PAGE EXTRACT
Many moons ago, in an age of innocence, “Pass The Hash” had a whole other meaning - something you did at the back of the school on a Friday night. Now it seems that “Pass The Hash” is back in vogue again - not just in Colorado; the IT version has resurfaced after first appearing some 15 years ago.
Suddenly it seems as if it's the latest exploit about to be unleashed on the corporate landscape. Within a week or two you'll be having the inside sales departments calling to ask if you have ‘PTH' problems. Come April we can expect to see every vendor in the security space having ‘PTH' solutions at tradeshows. Of course this will be followed by the PTH User Groups sponsored by vendors desperately trying to save you from PTH attacks. APTs will have become a distant memory as that was all solved in 2013. 2014 – The year of PTH!
What is it?
Unfortunately it is not as interesting as the original, and it certainly is not going to give you a mellow feeling.
A "pass the hash" (PTH) attack can happen when just the password hash is sufficient to authenticate a user to a system. This is more of an issue on older windows systems such as XP and 2003. Because of the way in which administrative accounts were set up and stored on a system, it means that very often the local administrator account is vulnerable. And because it is used for many administrative tasks such backups, patching, installing software, etc, it becomes a security risk. If one of the machines is compromised, the local hashes can be dumped out of the Security Account Manager (SAM) database which is present on servers running Windows Server 2003. The SAM stores user accounts for users on the local computer, so if an attacker has now gained administrative access to that machine, other machines on the networks become easy targets.
Newer versions of Windows are less vulnerable because of the way in which a machine acts when added to a domain, but it still carries risk. See: “Still Passing the Hash 15 Years Later”, and many thanks to the authors for providing much of my “research”!
Where does it leave us?

OBJECTIVES
1. In the pass-the-hash article, which two older Windows systems are named as more affected by the issue?
2. Please go on with the pass-the-hash article, picking up after its final heading.

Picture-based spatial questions
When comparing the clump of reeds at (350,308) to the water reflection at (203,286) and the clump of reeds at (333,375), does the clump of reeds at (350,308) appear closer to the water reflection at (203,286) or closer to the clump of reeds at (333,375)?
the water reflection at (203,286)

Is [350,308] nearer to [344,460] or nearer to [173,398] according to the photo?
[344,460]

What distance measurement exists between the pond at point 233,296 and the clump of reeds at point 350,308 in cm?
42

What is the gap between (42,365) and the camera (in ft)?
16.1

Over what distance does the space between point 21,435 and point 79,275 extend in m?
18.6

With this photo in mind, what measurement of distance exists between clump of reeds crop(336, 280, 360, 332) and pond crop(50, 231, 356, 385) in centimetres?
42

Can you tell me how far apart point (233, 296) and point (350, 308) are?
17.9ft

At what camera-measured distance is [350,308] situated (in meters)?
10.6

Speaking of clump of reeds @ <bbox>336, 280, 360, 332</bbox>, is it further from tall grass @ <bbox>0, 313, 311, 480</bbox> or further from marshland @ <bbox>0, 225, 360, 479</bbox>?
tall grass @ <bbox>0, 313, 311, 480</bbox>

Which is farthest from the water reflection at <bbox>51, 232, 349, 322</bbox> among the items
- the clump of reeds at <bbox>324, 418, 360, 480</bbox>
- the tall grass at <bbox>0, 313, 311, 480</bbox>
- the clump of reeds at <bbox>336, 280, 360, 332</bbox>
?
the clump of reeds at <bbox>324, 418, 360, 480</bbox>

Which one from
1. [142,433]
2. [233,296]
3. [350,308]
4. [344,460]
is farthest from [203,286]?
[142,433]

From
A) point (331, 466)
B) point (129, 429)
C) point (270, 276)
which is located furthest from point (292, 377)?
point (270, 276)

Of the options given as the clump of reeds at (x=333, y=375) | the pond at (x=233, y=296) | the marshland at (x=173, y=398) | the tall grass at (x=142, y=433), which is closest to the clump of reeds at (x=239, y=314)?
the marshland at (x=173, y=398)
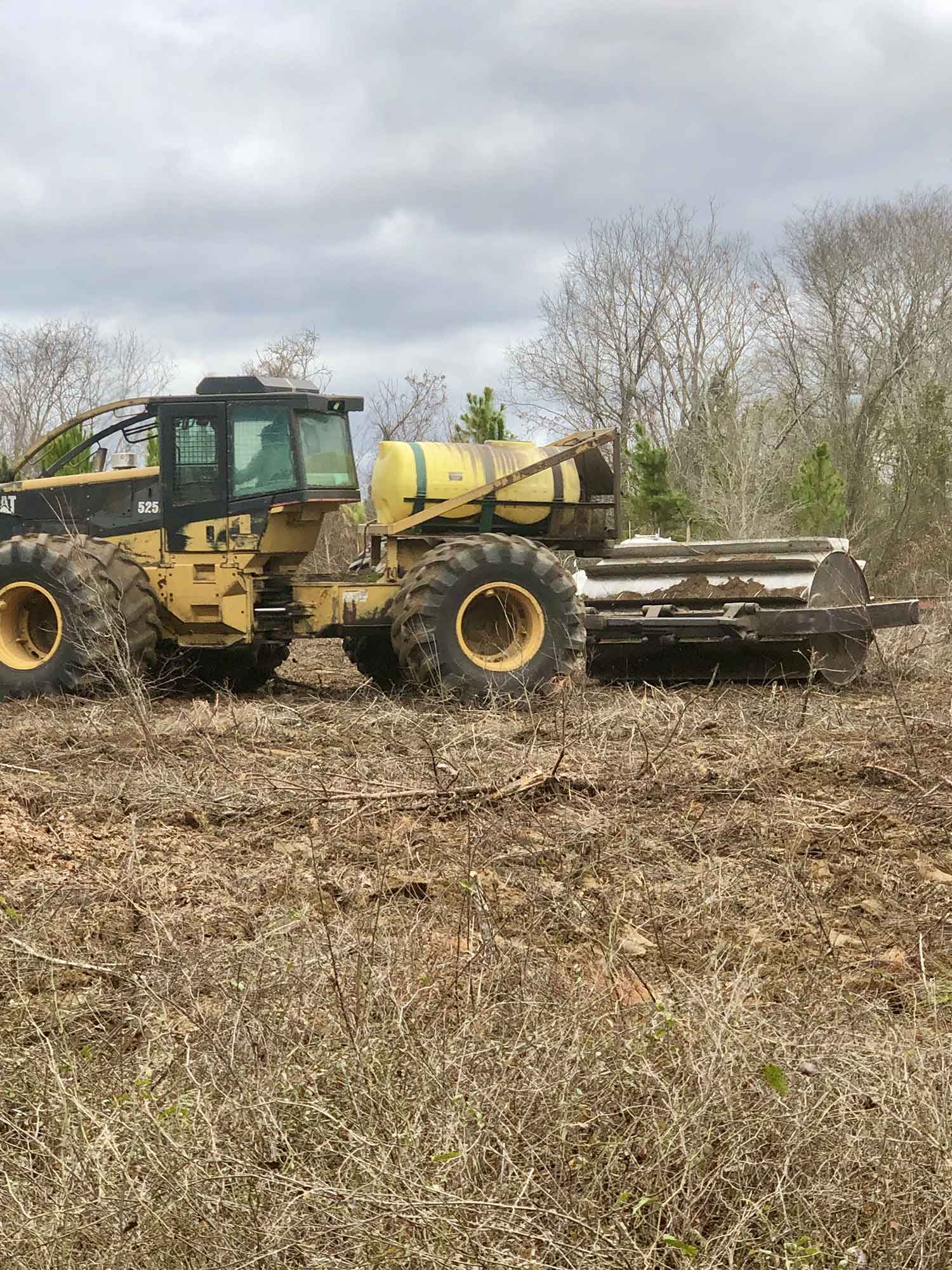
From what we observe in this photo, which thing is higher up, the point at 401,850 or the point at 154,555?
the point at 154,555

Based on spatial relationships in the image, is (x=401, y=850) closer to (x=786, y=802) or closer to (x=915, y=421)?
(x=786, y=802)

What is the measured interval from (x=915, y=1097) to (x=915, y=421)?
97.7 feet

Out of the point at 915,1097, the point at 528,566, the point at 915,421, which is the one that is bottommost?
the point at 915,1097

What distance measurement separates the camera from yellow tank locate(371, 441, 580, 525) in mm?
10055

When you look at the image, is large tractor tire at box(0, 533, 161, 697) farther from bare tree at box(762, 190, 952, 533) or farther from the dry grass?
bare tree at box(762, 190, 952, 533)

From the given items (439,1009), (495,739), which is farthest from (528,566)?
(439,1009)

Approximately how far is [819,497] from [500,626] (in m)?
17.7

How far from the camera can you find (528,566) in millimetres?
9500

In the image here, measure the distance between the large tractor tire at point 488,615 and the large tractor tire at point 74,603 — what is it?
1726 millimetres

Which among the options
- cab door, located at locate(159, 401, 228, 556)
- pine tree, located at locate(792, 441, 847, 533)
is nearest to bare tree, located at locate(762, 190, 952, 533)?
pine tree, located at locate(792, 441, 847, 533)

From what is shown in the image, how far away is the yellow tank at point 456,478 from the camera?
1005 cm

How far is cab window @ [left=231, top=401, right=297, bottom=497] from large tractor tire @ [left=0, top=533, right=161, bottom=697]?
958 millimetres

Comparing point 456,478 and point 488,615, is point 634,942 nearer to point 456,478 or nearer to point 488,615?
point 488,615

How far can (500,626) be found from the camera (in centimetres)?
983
---
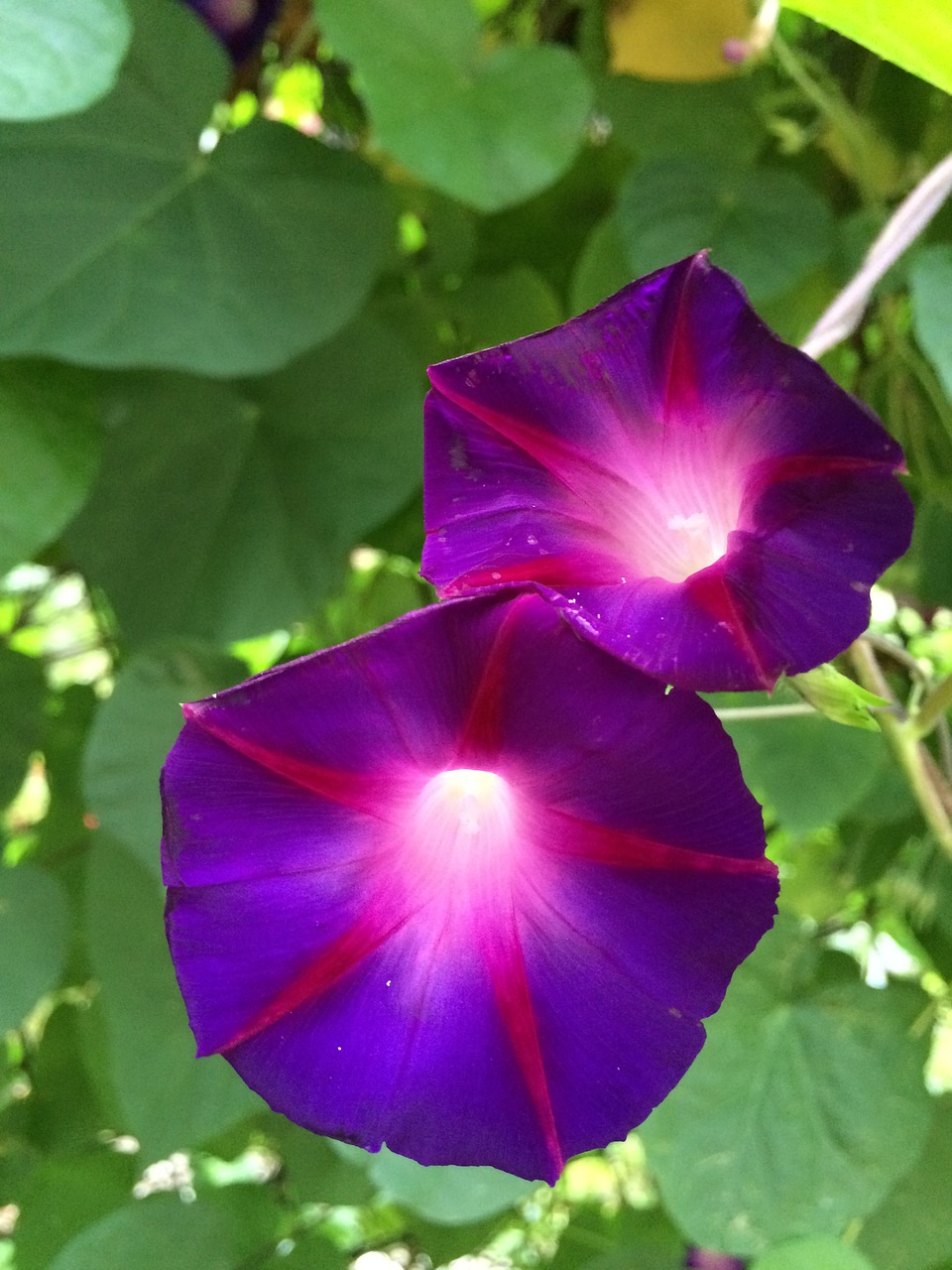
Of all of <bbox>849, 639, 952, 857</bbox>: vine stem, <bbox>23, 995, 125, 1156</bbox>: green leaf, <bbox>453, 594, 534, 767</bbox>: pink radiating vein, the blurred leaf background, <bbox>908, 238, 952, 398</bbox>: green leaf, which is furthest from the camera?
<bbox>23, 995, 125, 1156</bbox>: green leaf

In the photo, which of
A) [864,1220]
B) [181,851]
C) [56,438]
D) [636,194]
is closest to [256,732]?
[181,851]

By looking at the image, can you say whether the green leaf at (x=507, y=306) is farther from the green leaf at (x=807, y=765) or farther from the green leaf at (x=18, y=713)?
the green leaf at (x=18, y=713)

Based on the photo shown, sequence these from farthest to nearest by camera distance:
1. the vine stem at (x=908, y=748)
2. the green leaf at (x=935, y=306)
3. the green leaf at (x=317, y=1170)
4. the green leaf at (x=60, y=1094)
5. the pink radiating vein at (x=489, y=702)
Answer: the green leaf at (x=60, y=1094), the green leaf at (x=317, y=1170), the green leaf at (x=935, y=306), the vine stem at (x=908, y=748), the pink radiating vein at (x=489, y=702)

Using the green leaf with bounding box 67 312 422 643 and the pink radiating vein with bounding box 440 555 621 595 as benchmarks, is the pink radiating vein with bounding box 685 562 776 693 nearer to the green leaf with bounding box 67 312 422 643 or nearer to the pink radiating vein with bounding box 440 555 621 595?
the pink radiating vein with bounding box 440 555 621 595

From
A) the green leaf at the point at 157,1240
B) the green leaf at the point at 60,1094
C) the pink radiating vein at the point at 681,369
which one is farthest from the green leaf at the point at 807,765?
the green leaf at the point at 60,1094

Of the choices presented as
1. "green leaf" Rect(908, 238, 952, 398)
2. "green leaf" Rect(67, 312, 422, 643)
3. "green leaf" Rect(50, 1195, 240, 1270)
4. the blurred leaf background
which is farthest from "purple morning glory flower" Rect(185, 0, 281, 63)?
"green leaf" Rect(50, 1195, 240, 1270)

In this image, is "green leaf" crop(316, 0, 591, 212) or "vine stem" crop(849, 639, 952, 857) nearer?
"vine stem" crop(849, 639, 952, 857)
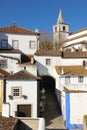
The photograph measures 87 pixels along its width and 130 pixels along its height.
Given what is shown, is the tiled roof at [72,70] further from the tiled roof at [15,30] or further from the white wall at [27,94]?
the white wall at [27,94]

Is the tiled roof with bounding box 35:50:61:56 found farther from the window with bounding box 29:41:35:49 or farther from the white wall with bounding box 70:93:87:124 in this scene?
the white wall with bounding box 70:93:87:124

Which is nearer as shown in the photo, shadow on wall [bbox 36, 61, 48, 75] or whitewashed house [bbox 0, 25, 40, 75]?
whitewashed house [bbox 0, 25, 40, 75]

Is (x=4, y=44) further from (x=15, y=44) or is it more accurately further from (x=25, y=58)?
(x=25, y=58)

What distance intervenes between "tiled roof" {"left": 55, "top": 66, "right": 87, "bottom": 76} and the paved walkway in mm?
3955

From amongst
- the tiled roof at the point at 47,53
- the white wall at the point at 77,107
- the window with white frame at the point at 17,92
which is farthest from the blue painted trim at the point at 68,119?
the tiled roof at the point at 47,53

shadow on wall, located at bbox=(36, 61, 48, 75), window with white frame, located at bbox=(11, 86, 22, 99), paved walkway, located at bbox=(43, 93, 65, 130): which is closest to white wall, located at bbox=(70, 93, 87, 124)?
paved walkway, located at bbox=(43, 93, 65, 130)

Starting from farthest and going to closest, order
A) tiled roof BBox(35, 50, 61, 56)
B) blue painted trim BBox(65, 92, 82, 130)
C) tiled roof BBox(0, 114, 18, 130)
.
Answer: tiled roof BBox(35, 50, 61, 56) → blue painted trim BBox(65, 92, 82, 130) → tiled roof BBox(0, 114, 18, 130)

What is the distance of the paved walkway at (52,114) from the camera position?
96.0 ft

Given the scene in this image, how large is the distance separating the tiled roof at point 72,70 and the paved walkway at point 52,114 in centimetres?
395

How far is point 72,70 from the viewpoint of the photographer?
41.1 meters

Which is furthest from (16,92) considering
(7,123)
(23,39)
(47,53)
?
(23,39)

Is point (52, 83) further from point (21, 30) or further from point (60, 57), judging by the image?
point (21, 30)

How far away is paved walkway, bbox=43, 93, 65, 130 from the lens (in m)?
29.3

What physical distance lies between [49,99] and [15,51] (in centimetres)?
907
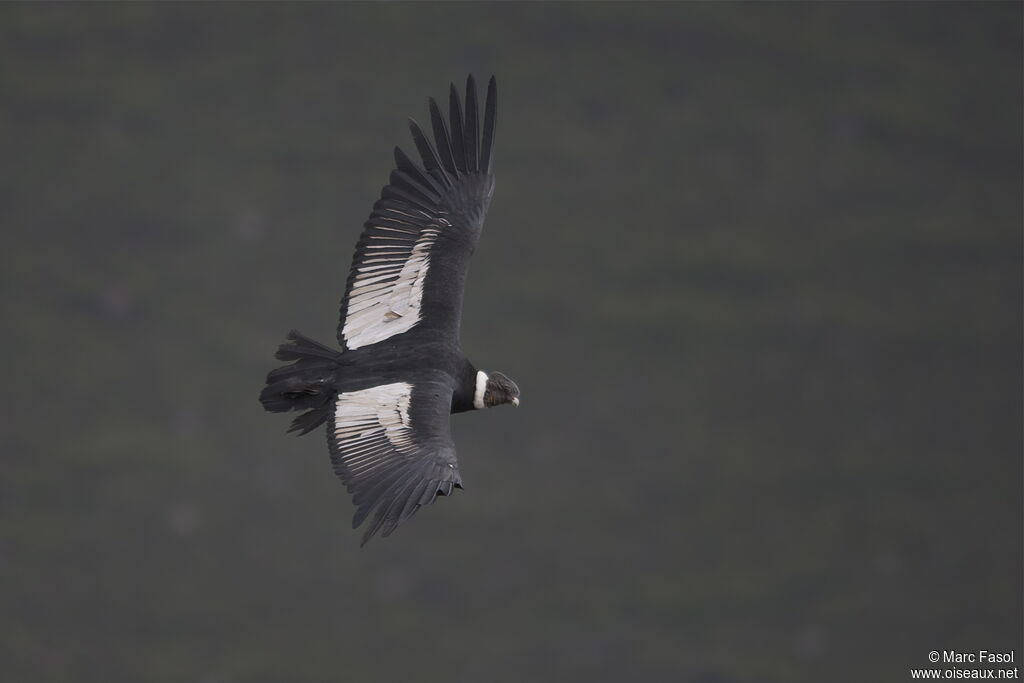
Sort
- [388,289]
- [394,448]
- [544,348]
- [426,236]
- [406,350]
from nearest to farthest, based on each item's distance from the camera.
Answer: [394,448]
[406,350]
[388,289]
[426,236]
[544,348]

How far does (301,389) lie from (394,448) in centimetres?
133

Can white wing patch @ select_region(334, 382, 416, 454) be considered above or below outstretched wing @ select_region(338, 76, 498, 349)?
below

THE REPLIES
1. XP and 2003.

2.
Contrary to the claims of certain vendors, PTH is neither new, nor solved by simply changing administrative passwords. Unless by administrative passwords you mean, administrators, service accounts, scheduled tasks, and all the other accounts in a system likely to be using the Administrative password. Simply changing your administrator user password is not going to protect you. It may give you the original PTH high, but you can be sure that one of these days you are going to wake up with a terrible headache, and discover that changing your admin accounts didn't offer lasting satisfaction.
Vigilance was key in the original PTH scenario. Someone had to be constantly on the lookout for “hackers”, be they teachers, parents or the law. And the same applies with today's PTH. Organisations need continuous monitoring of the complete Windows environment, and dynamically discover every location throughout the environment that an account is referenced by a Windows service, task, COM/DCOM object, or AT account.
Discovering where the accounts are used is half the battle. And snapshots in time are not going to do it. You can't manage what you don't know, and unless you are checking continuously you will get caught. I know from past experience!! And of course should you decide to change the passwords regularly, don't start some process to change passwords by creating yet another password on that system so that you can logon on to change the passwords. Ah yes, you're saying to yourself, this doesn't make any sense. And you'd be right, it doesn't. But that's another story.
Is there a moral?
You could say that PTH has never been good for anyone, and both variants can be life changing, not necessarily for the better. Pass The Hash in IT terms has been around for close to 15 years, and exploits were available several years ago, so it's not a new vulnerability, but it is something that you should be aware of. Taking proper precautions such as ensuring that passwords are changed regularly will help. It is also important to ensure that services and scheduled tasks are not using the same passwords across your infrastructure. For example segment your environment in such a way that a breach can be contained, and always be vigilant. Now please “Pass the Hash”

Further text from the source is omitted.